• Travail demandé:
A. Répondez à ces questions d'après le texte sur le spectacle :
(i) Selon Debord, avec quoi le spectacle apparaît-il ?
(ii) Quel exemple de communication unilatérale le texte donne-t-il ?
(iii) Que sont les médias, d'après la dernière phrase ?
B. Reproduisez sans rien changer le passage du texte sur le spectacle, en commençant par « A la racine » et en terminant par « ne voulez plus. ».

Donc, vous ne voulez plus de la société du spectacle que vous retournez facilement (c’est une vielle connaissance) en spectacle de la société ; et vous donnez de l’opération l’explication suivante : le spectacle de la société est un effet secondaire de l’isolement des esclaves — exclus de la véritable communauté (l’argent, Marx dixit), privés de la communication par le commerce, ils ne peuvent être que des spectateurs — et non sa cause ; et par conséquent, il est impropre de nommer une telle société : du spectacle, il faut dire : de l’isolement, puisque le spectacle ne cause pas l’isolement, mais que celui-ci est la condition sine qua non de celui-là. Admettons. Quoique Debord ne dise pas que le spectacle est la cause de l’isolement ; il dit même le contraire : « Le spectacle réunit le séparé, mais il le réunit en tant que séparé. » — c’est donc qu’il l’était avant. Il précise aussi que le spectacle apparaît avec la marchandise abondante et qu’il est la forme que prend le rapport social dans une société totalement dominée par la marchandise : c’est le fameux spectaculaire-marchand ; ou faut-il dire : le marchand-spéctaculaire, puisque le spectacle est second, effet et non cause de la marchandise. Ce qui veut dire, si je comprend bien, que la société où domine la marchandise (unifiée par le commerce, si vous préférez) est un spectacle pour les esclaves isolés : le spectacle ne fait que rassembler la foule des esclaves solitaires. Aussi Debord ajoute-t-il qu’il « se présente à la fois comme la société même, comme une partie de la société, et comme instrument d’unification. » La chose est, on le voit, compliquée. Examinons donc de plus près (pas trop de crainte que l’objet nous échappe) ce curieux concept dont la nature semble si paradoxale.

A la racine du spectacle Debord place la « non-intervention » ; et il le définit alors comme une communication unilatérale, un monologue. Par exemple : quelqu’un qui parle devant d’autres qui se taisent. Dans la société où domine la marchandise, c’est évidemment la marchandise qui a la parole et qui représente la communication face aux spectateurs qui en sont privés : la communication s’est donc bien éloignée pour eux dans une représentation. Par conséquent la société de la marchandise est bien la société du spectacle de la communication ; c’est-à-dire : la société du spectacle de la société. Ce qui n’implique nullement que le spectacle soit la cause de l’éloignement de la communication ; il lui suffit d’occuper le terrain, comme vous le notez avec raison des médias — qui ne sont que l’instrumentation du spectacle dont vous ne voulez plus.

• Données brutes:
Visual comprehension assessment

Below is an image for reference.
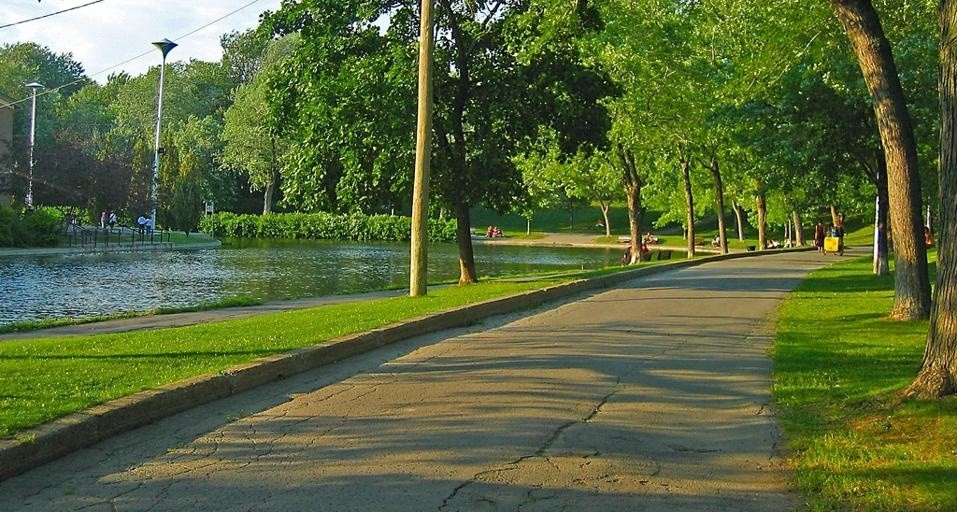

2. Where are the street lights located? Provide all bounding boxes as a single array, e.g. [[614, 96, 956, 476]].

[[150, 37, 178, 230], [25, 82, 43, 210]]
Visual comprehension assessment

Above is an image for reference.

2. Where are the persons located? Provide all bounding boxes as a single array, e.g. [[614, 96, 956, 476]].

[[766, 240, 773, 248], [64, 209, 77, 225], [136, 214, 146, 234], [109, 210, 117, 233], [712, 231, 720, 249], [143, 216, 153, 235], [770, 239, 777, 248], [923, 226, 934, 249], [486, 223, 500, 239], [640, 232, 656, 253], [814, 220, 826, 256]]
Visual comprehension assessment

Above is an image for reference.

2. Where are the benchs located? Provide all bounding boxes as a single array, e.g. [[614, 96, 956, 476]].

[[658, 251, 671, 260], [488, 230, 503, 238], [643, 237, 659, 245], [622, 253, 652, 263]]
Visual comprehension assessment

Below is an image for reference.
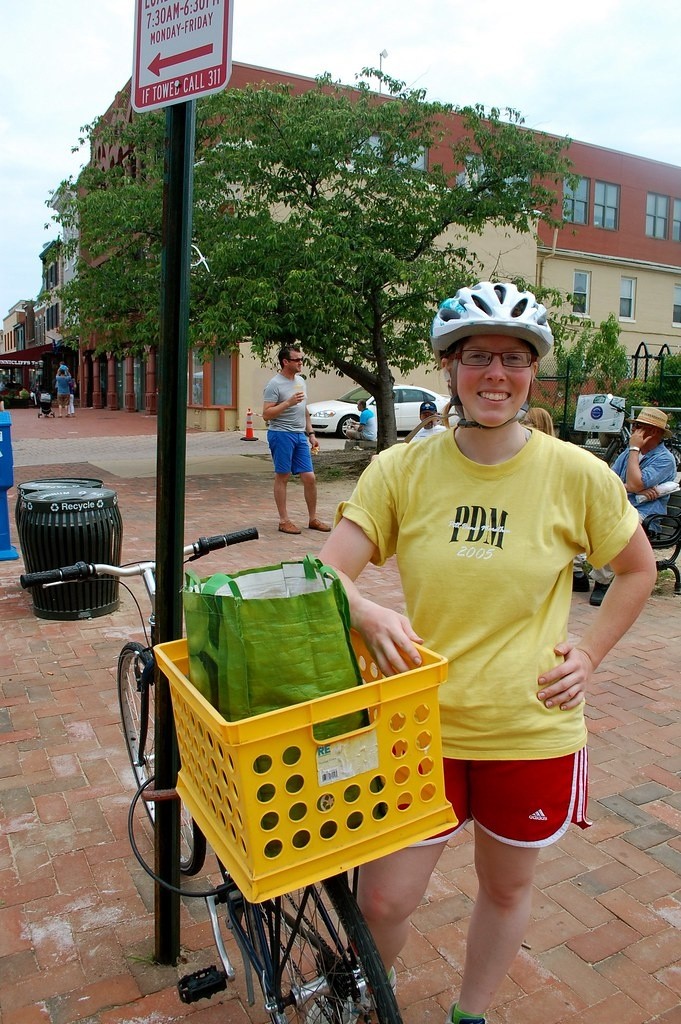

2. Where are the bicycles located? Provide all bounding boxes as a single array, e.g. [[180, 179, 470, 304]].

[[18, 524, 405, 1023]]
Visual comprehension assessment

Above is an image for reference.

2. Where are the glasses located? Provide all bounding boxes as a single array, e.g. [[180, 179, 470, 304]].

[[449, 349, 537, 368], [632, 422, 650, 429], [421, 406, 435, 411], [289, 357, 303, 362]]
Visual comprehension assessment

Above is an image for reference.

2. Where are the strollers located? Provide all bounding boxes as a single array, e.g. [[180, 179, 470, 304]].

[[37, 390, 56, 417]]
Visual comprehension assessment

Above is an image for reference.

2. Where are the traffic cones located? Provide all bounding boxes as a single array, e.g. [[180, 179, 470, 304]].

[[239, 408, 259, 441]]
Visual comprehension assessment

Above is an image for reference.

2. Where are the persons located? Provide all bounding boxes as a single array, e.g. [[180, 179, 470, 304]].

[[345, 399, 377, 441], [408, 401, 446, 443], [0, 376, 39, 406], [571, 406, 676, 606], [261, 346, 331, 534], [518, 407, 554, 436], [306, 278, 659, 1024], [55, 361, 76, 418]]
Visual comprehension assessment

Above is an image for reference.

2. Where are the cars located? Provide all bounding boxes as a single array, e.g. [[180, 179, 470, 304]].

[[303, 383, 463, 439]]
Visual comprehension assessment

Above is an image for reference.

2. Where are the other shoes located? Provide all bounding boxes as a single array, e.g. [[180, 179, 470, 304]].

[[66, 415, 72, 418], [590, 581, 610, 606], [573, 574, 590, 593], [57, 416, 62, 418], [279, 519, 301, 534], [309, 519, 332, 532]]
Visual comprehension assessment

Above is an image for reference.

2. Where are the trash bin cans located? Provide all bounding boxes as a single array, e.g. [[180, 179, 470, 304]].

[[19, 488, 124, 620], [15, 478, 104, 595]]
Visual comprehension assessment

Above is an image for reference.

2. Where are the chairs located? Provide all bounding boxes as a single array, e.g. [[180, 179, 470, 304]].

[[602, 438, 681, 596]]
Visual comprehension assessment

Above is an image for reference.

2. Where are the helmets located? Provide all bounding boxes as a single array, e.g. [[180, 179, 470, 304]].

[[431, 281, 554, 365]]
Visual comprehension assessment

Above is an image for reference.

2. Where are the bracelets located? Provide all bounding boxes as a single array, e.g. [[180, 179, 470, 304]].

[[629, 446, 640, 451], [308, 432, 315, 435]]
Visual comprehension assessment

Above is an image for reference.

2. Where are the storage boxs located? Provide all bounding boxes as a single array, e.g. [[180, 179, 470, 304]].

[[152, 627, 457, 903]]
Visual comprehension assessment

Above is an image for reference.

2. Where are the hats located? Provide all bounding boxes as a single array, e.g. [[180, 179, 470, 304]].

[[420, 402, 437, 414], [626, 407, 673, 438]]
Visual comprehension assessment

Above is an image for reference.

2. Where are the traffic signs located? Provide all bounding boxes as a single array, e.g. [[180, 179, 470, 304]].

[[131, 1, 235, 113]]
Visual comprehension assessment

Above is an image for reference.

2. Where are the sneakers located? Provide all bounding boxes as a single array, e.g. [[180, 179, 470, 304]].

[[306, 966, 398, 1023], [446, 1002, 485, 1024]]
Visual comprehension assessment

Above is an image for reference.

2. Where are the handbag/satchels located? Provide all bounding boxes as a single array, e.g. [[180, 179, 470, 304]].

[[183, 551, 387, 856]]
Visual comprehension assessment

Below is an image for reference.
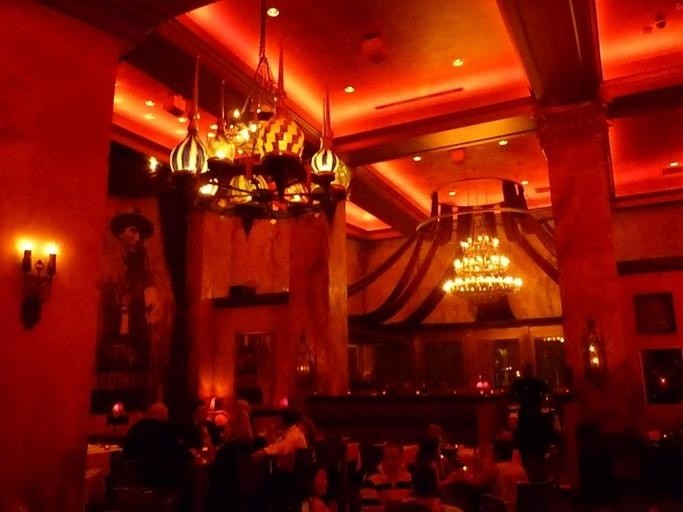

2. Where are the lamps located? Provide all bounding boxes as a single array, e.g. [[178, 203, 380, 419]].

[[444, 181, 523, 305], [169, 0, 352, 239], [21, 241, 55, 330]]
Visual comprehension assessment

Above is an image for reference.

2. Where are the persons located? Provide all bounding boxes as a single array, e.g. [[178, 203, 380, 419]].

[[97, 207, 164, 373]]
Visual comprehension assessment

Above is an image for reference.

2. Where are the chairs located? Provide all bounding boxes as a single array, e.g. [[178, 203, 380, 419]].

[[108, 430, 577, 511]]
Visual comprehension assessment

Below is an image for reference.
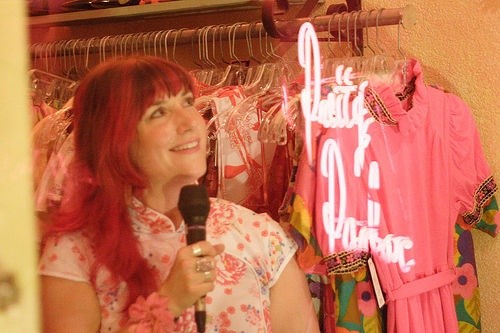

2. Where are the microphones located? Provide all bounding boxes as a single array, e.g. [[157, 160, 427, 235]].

• Réponses corrigées:
A.
(i) Avec la marchandise abondante.
(ii) Quelqu'un qui parle devant d'autres qui se taisent.
(iii) L'instrumentation du spectacle.

B.
A la racine du spectacle Debord place la « non-intervention » ; et il le définit alors comme une communication unilatérale, un monologue. Par exemple : quelqu’un qui parle devant d’autres qui se taisent. Dans la société où domine la marchandise, c’est évidemment la marchandise qui a la parole et qui représente la communication face aux spectateurs qui en sont privés : la communication s’est donc bien éloignée pour eux dans une représentation. Par conséquent la société de la marchandise est bien la société du spectacle de la communication ; c’est-à-dire : la société du spectacle de la société. Ce qui n’implique nullement que le spectacle soit la cause de l’éloignement de la communication ; il lui suffit d’occuper le terrain, comme vous le notez avec raison des médias — qui ne sont que l’instrumentation du spectacle dont vous ne voulez plus.